Such are nearly all the differences which divide the two churches, without reckoning the numerous idle tales which they have as well as ourselves, and which are by no means the least cherished articles of their faith.
We returned to St. Petersburg by the way we had come, but Zaira would have liked me never to leave Moscow. She had become so much in love with me by force of constant association that I could not think without a pang of the moment of separation. The day after our arrival in the capital I took her to her home, where she shewed her father all the little presents I had given her, and told him of the honour she had received as my daughter, which made the good man laugh heartily.
The first piece of news I heard was that a ukase had been issued, ordering the erection of a temple dedicated to God in the Moscoi opposite to the house where I resided. The empress had entrusted Rinaldi, the architect, with the erection. He asked her what emblem he should put above the portal, and she replied,--
"No emblem at all, only the name of God in large letters."
"I will put a triangle."
"No triangle at all; but only the name of God in whatever language you like, and nothing more."

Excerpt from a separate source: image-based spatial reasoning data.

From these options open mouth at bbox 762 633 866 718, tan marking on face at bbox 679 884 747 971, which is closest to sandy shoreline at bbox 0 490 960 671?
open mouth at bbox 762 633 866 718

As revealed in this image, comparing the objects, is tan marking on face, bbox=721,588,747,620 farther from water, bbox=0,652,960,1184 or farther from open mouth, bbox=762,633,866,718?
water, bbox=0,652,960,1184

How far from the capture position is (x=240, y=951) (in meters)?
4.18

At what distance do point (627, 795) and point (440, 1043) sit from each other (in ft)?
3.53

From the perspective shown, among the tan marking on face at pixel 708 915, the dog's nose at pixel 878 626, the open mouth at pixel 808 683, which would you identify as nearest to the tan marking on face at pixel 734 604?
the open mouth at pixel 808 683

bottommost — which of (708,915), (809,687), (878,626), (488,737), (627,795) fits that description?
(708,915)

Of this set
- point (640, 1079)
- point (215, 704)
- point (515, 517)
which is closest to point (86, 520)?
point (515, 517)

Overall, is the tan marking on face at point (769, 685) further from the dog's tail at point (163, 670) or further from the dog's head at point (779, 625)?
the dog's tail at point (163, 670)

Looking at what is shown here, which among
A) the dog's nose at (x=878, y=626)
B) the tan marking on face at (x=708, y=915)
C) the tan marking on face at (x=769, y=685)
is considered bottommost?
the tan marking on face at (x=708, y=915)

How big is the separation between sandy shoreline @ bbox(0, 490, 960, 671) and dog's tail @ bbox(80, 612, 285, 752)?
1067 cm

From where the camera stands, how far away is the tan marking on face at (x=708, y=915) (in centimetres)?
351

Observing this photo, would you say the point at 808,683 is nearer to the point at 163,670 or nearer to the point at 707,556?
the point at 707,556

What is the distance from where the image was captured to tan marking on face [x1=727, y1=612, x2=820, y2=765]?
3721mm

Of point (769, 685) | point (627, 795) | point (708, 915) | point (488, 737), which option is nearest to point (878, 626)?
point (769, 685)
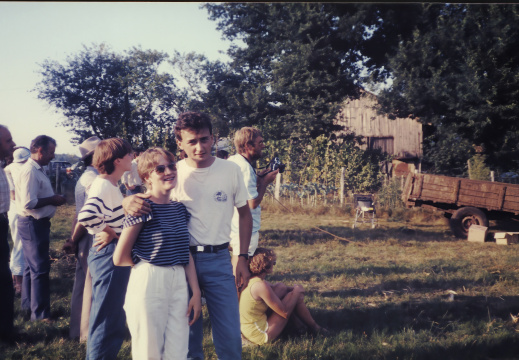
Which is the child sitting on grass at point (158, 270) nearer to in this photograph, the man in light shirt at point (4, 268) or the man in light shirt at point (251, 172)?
the man in light shirt at point (251, 172)

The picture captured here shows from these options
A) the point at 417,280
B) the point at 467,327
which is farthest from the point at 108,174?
the point at 417,280

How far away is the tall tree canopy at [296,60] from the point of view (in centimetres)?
1950

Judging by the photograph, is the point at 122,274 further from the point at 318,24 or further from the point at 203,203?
the point at 318,24

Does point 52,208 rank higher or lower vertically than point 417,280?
higher

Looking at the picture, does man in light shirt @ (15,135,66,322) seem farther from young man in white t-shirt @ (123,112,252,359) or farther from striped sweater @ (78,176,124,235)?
young man in white t-shirt @ (123,112,252,359)

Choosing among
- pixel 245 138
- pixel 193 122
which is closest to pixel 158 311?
pixel 193 122

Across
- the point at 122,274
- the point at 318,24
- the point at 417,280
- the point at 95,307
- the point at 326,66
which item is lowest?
the point at 417,280

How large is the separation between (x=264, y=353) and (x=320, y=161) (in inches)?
517

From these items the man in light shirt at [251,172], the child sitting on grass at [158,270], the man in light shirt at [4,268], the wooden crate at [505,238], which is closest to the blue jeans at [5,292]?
the man in light shirt at [4,268]

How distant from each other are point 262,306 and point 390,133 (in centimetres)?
2401

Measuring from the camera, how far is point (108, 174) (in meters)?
2.84

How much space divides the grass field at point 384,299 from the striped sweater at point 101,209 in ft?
4.63

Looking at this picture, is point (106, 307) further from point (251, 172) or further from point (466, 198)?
point (466, 198)

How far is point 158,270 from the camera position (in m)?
2.27
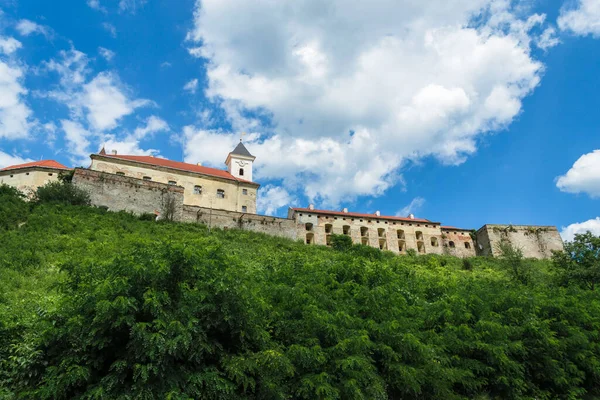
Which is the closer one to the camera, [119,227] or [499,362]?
[499,362]

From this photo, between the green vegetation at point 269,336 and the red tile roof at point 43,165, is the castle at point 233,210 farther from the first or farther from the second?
the green vegetation at point 269,336

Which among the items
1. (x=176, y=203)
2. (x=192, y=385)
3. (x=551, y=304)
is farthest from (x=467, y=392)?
(x=176, y=203)

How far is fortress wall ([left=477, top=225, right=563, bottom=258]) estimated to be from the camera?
169 feet

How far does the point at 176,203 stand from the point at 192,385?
115 ft

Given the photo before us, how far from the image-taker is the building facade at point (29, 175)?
139ft

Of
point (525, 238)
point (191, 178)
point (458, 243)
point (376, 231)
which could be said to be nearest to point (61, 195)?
point (191, 178)

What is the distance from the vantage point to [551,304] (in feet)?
48.0

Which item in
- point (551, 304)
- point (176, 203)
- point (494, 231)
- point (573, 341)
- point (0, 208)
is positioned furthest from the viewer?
point (494, 231)

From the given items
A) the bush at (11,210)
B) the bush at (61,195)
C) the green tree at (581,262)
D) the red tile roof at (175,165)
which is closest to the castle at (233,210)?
the red tile roof at (175,165)

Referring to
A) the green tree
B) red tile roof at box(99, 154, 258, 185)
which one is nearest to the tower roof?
red tile roof at box(99, 154, 258, 185)

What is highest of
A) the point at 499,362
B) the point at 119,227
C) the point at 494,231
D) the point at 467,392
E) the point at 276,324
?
the point at 494,231

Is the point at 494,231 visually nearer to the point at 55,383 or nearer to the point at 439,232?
the point at 439,232

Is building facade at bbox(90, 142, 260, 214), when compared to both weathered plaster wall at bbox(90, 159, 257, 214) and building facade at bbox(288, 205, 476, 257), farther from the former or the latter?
building facade at bbox(288, 205, 476, 257)

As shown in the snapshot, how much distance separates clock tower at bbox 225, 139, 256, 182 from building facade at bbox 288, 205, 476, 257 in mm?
12396
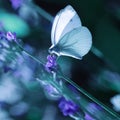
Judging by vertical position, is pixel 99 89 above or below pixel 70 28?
below

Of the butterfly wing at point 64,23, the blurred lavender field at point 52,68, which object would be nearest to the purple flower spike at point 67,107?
the blurred lavender field at point 52,68

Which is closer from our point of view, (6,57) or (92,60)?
(6,57)

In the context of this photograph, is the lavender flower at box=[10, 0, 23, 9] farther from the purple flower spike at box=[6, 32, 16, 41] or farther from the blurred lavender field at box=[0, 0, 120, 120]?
the purple flower spike at box=[6, 32, 16, 41]

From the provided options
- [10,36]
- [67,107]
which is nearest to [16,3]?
[10,36]

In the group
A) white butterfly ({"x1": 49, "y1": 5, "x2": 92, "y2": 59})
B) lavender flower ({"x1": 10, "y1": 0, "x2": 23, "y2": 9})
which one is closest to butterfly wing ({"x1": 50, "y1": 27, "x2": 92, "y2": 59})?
white butterfly ({"x1": 49, "y1": 5, "x2": 92, "y2": 59})

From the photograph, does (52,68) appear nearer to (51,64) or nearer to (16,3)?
(51,64)

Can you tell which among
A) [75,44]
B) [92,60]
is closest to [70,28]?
[75,44]

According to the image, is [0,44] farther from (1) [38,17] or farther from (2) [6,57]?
(1) [38,17]

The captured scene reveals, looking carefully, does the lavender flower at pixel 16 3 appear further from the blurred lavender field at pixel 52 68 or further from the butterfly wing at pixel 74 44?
the butterfly wing at pixel 74 44
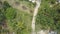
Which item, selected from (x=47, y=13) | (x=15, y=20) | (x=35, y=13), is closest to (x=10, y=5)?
(x=15, y=20)

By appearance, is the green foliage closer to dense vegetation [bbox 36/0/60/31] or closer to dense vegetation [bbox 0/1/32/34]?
dense vegetation [bbox 0/1/32/34]

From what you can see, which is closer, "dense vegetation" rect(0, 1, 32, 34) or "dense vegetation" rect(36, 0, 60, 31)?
"dense vegetation" rect(0, 1, 32, 34)

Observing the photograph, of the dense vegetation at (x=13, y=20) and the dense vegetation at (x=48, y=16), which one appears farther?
the dense vegetation at (x=48, y=16)

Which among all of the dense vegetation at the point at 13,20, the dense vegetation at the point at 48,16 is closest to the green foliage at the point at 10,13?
the dense vegetation at the point at 13,20

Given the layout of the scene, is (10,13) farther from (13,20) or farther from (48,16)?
(48,16)

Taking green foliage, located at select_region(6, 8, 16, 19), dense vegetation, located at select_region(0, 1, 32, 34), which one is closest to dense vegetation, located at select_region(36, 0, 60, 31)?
dense vegetation, located at select_region(0, 1, 32, 34)

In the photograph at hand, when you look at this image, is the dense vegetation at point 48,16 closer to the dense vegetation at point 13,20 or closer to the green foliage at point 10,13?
the dense vegetation at point 13,20

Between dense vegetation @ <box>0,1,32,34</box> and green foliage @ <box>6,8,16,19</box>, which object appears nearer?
dense vegetation @ <box>0,1,32,34</box>

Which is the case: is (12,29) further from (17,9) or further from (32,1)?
(32,1)
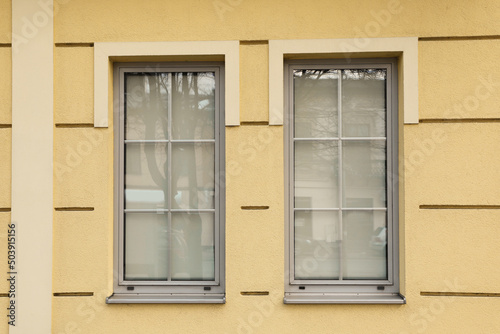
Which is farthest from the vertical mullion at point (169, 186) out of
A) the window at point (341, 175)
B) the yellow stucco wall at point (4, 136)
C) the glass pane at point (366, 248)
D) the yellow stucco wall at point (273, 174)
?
the glass pane at point (366, 248)

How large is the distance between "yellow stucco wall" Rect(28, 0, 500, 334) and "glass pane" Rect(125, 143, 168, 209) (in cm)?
22

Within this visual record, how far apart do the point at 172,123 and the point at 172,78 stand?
0.42 metres

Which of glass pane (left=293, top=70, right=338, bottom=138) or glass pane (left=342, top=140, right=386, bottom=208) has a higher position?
glass pane (left=293, top=70, right=338, bottom=138)

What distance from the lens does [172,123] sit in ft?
14.0

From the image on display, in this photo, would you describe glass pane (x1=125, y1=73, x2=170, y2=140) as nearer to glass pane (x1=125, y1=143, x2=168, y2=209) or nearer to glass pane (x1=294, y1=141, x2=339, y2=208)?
glass pane (x1=125, y1=143, x2=168, y2=209)

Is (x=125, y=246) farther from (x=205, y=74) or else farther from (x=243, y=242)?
(x=205, y=74)

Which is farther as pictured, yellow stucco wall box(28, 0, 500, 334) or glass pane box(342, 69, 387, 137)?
glass pane box(342, 69, 387, 137)

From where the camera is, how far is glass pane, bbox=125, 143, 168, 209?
4258mm

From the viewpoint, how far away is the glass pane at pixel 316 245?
420 centimetres

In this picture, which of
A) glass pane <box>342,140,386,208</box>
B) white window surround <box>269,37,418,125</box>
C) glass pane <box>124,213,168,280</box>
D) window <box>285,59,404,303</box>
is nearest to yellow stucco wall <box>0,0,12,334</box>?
glass pane <box>124,213,168,280</box>

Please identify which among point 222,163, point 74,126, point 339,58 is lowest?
point 222,163

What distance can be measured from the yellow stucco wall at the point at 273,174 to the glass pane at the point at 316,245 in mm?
259

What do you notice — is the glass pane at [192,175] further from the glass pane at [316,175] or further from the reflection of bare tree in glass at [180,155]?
the glass pane at [316,175]

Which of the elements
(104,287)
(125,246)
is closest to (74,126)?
(125,246)
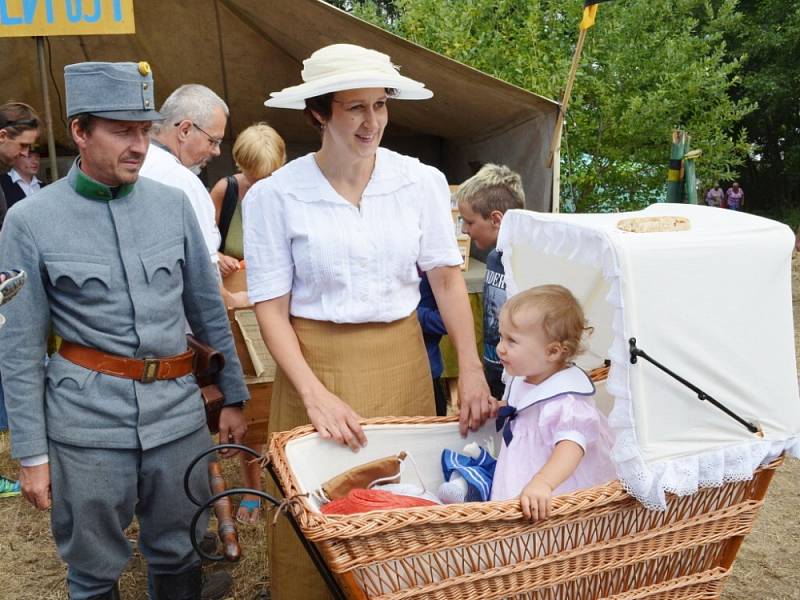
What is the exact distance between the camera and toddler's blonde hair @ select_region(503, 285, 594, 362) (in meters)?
2.04

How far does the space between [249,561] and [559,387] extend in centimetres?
180

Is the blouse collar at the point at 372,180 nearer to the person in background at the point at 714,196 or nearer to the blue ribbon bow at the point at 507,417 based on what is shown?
the blue ribbon bow at the point at 507,417

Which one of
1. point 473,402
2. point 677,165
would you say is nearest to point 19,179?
point 473,402

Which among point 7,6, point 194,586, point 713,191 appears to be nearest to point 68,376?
point 194,586

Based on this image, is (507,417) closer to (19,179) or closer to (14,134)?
(14,134)

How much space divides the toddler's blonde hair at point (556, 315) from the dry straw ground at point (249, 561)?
155 centimetres

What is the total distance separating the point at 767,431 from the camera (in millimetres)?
1965

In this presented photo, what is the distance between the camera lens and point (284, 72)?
605 cm

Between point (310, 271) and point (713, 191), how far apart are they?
43.8 ft

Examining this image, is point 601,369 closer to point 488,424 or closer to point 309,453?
point 488,424

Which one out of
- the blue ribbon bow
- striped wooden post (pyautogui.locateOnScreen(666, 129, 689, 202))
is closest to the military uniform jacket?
the blue ribbon bow

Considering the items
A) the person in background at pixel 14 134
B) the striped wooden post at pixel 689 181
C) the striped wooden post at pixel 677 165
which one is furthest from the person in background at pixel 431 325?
→ the striped wooden post at pixel 689 181

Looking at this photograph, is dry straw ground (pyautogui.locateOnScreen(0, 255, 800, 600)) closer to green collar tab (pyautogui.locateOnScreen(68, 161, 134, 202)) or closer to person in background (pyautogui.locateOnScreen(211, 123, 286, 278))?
person in background (pyautogui.locateOnScreen(211, 123, 286, 278))

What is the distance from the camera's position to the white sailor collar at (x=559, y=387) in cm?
201
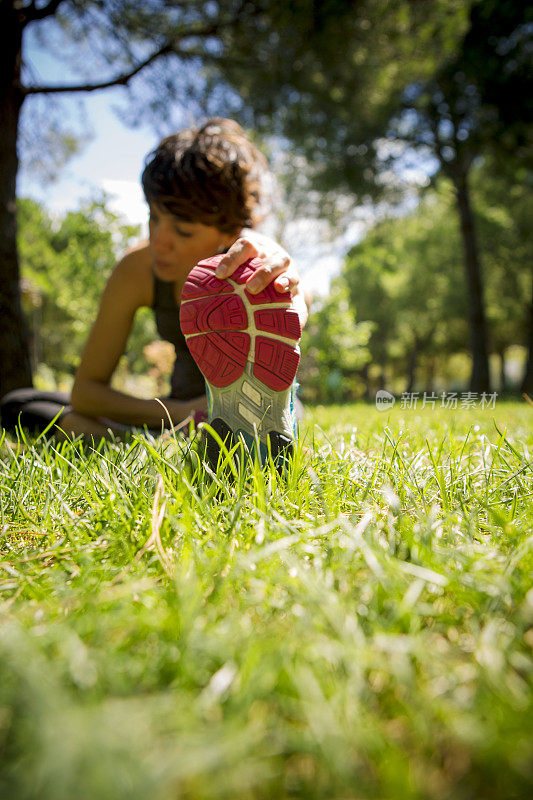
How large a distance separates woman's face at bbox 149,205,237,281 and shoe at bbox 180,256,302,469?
0.90 metres

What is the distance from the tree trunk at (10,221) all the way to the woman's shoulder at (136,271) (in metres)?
2.03

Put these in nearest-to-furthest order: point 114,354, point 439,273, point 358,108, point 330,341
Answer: point 114,354
point 358,108
point 330,341
point 439,273

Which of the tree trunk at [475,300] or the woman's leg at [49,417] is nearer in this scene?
the woman's leg at [49,417]

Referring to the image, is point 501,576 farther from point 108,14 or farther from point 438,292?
point 438,292

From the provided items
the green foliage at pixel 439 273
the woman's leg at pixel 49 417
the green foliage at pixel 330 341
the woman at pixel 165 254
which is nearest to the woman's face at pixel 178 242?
the woman at pixel 165 254

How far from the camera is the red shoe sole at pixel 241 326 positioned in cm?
125

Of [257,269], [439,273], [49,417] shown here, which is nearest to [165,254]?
[49,417]

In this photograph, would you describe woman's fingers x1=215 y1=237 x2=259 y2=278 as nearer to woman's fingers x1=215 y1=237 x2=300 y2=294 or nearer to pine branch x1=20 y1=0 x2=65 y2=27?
woman's fingers x1=215 y1=237 x2=300 y2=294

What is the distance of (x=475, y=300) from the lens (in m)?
10.0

The second piece of news was that Bomback had fled and had been captured at Mitau, where he believed himself in safety. M. de Simolia had arrested him. It was a grave case, for he had deserted; however, he was given his life, and sent into barracks at Kamstchatka. Crevecoeur and his mistress had departed, carrying some money with them, and a Florentine adventurer named Billotti had fled with eighteen thousand roubles belonging to Papanelopulo, but a certain Bori, the worthy Greek's factotum, had caught him at Mitau and brought him back to St. Petersburg, where he was now in prison. Prince Charles of Courland arrived about this time, and I hastened to call upon him as soon as he advised me of his coming. He was lodging in a house belonging to Count Dimidoff, who owned large iron mines, and had made the whole house of iron, from attic to basement. The prince had brought his mistress with him, but she was still in an ill-humour, and he was beginning to get heartily sick of her. The man was to be pitied, for he could not get rid of her without finding her a husband, and this husband became more difficult to find every day. When the prince saw how happy I was with my Zaira, he could not help thinking how easily happiness may be won; but the fatal desire for luxury and empty show spoils all, and renders the very sweets of life as bitter as gall.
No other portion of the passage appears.